Aussi Saint-Pol-Roux finira par fissurer l'unité formelle de l'anthologie et entrer dans les Poètes d'aujourd'hui, avec deux poèmes en vers et six en prose, les seuls de tout le recueil; poèmes en prose dont il faut noter cependant qu'ils sont parmi les plus fortement rythmés et assonancés du poète : "Alouettes", "Aiguilles de cadran", "Cigales", "Chauves-Souris", "Soir de Brebis" et l'incontournable "Pèlerinage de Sainte-Anne" salué par Remy de Gourmont comme "le type et la merveille du poème en prose" dans son masque de Saint-Pol-Roux, que la notice des Poètes d'aujourd'hui reproduit d'ailleurs.(1)

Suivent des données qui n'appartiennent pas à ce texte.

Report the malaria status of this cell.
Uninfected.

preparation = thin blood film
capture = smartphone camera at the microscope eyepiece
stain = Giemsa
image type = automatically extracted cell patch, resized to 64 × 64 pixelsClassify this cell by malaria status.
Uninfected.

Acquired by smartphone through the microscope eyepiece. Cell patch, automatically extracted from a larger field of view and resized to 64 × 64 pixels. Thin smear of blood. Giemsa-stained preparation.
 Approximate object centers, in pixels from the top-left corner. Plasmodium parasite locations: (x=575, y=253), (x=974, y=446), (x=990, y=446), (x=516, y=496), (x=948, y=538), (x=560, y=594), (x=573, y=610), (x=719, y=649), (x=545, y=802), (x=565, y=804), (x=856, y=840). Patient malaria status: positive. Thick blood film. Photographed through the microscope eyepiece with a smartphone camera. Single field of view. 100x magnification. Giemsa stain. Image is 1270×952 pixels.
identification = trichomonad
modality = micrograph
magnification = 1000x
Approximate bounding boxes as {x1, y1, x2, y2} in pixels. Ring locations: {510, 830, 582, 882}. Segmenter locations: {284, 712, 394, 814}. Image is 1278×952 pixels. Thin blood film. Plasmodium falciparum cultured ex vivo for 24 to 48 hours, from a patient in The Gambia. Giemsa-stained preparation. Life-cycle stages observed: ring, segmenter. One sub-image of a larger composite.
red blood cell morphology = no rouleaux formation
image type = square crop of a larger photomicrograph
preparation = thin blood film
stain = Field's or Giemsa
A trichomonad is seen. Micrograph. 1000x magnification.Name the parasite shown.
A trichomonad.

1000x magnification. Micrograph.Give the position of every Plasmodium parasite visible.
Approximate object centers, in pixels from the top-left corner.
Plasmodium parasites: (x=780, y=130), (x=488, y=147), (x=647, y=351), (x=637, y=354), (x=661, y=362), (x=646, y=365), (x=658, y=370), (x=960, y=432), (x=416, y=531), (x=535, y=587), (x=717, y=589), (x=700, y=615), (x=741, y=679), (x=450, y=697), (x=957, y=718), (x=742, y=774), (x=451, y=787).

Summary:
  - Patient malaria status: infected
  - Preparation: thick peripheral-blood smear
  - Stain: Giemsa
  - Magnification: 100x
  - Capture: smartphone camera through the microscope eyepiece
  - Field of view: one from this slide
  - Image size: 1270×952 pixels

Malgré ses défauts et ses omissions, l'anthologie de Van Bever et Léautaud fut un inattendu best-seller de la Belle Epoque. Rééditée, jusqu'en 1947, passant d'un volume en 1900, à deux en 1908, puis à trois en 1929, compilant finalement 73 poètes, dont, parmi les derniers venus, Apollinaire, Cocteau, Romains et Salmon, elle s'imposa comme un modèle du genre, matrice d'une fièvre anthologique qui n'est toujours pas tombée. Elle fut un livre de chevets pour nombre d'écrivains qui y découvrirent la poésie symboliste et ses meilleurs représentants; elle en fut aussi, parfois, un abrégé suffisant pour d'autres anthologistes, plus paresseux, qui n'allèrent pas chercher plus loin. Une preuve ? elle est dans une coquille des Poètes d'aujourd'hui qui intitulent le sonnet-liminaire des Reposoirs de la Procession (1893), originellement adressé au poète adolescent, "Message aux poètes adolescents" - coquille qui se retrouve, sans autre explication, dans deux anthologies ultérieures de 1971 et 1988. Rien de grave, bien sûr, mais il est significatif qu'une erreur puisse se retrouver d'un recueil à l'autre, indiquant que ces anthologistes se sont référés moins à l'oeuvre même de Saint-Pol-Roux qu'à sa sélection préalable - évitant ainsi de le lire vraiment.

Mais n'achevons pas ce billet sur une note négative. Laissons plutôt Robert Mallet et Paul Léautaud nous égayer et conclure :

"R.M. - Venons-en maintenant à Saint-Pol-Roux. Vous avez dit du bien de cet étonnant créateur d'images, alors que les images ne vous plaisent pas.
P.L. - Oui, mais il n'a pas son pareil.
R.M. - Pourtant, vous admettez que c'est un jeu un peu inutile, puisque vous aimez qu'on appelle les choses par leurs noms et non par ce qu'elles évoquent.
P.L. - On a affaire à des artistes. Moi je ne suis pas artiste pour deux sous, mais je dois avouer que, vraiment, il y a chez Saint-Pol-Roux des choses assez exceptionnelles : "Le coq, vivant petit clocher de plumes." Avouez que tout de même !
R.M. - C'est très joli. Et le grand air pur, savez-vous comment il le traduit ? C'est le "cognac du Père Adam". Et un papillon, il appelle ça "un lendemain de chenille en tenue de bal".
P.L. - Oui, oui. C'est étonnant. Enfin, n'est-ce pas, on peut penser que, pour trouver des définitions comme ça, il faut avoir un petit quelque chose de particulier dans la forme de son esprit." (Paul Léautaud, Entretiens avec Robert Mallet, Gallimard, Paris, 1951)

Voilà un hommage posthume qui excusera bien l'antique omission...

(1) Les premières lignes de ce billet sont extraites, après quelques remaniements, d'une mienne communication intitulée "Absences et présences de Saint-Pol-Roux dans les anthologies poétiques du symbolisme à nos jours. Situations d'une oeuvre dans l'histoire littéraire", faite à l'occasion de la journée d'étude du vendredi 28 mai 2004 consacrée, par l'Université de Toulouse le Mirail, à L'Anthologie poétique à la fin du XIXe siècle et au XXe siècle. Le texte complet en sera bientôt mis à disposition, en téléchargement, sur le groupe de discussion "Les Amis de SPR".